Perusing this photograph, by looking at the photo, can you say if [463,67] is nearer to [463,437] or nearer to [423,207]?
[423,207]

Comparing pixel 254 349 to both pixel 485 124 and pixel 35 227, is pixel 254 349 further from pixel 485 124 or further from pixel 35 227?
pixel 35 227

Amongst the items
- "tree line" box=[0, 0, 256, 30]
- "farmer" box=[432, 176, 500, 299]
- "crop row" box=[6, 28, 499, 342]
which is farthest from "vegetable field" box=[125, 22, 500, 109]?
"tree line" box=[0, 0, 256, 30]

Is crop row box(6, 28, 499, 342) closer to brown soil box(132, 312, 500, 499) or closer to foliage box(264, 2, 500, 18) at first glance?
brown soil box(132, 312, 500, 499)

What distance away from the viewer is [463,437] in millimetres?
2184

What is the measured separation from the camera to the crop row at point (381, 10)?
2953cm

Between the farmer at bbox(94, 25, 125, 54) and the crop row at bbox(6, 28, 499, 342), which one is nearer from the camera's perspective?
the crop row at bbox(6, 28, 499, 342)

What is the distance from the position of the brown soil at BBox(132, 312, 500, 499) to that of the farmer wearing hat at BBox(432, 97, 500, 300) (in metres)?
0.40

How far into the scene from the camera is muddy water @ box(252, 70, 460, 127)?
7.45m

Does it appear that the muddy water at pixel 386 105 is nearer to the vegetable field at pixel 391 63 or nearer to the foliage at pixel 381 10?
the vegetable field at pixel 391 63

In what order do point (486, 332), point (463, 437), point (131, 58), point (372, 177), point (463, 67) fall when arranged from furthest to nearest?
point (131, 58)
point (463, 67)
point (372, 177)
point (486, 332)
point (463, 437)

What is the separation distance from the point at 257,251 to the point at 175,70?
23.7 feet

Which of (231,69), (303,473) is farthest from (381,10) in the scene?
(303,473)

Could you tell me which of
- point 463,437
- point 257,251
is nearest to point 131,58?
-- -- --
▶ **Prompt**: Each record above must be given again exactly.

▶ **Task output**:
Perusing this photograph, by looking at the photo, can you say if [463,67] is nearer to [463,437] or nearer to [423,207]?
[423,207]

Comparing pixel 254 349 to both pixel 485 124 and pixel 35 227, is pixel 254 349 further from pixel 485 124 or further from pixel 35 227?
pixel 35 227

Amongst the items
- "tree line" box=[0, 0, 256, 30]
- "farmer" box=[432, 176, 500, 299]
- "crop row" box=[6, 28, 499, 342]
which is farthest from "vegetable field" box=[125, 22, 500, 109]?
"tree line" box=[0, 0, 256, 30]

Is crop row box(6, 28, 499, 342) closer to brown soil box(132, 312, 500, 499) or closer to foliage box(264, 2, 500, 18) at first glance?
brown soil box(132, 312, 500, 499)

What distance away from the viewer is [463,437] in millimetres?
2184

What is the measured separation from the camera to the crop row at point (381, 10)?
2953cm

Between the farmer at bbox(94, 25, 125, 54) and the crop row at bbox(6, 28, 499, 342), which one is nearer from the camera's perspective?
the crop row at bbox(6, 28, 499, 342)

What is the distance from the position of the brown soil at BBox(132, 312, 500, 499) to that of the farmer wearing hat at BBox(432, 97, 500, 300) (in metres)?
0.40

How far into the scene from the camera is muddy water @ box(252, 70, 460, 127)?
7.45m

Does it appear that the muddy water at pixel 386 105 is nearer to the vegetable field at pixel 391 63 or nearer to the foliage at pixel 381 10?
the vegetable field at pixel 391 63

In what order do point (486, 332), point (463, 437), point (131, 58), point (372, 177), point (463, 67) fall when arranged from furthest to nearest?
point (131, 58)
point (463, 67)
point (372, 177)
point (486, 332)
point (463, 437)

What is the separation distance from the point at 257,251 to the point at 175,70?
23.7 feet

Which of (231,69), (303,473) is farthest from (381,10) in the scene?
(303,473)

Could you tell me which of
- point 463,437
- point 257,251
is nearest to point 131,58?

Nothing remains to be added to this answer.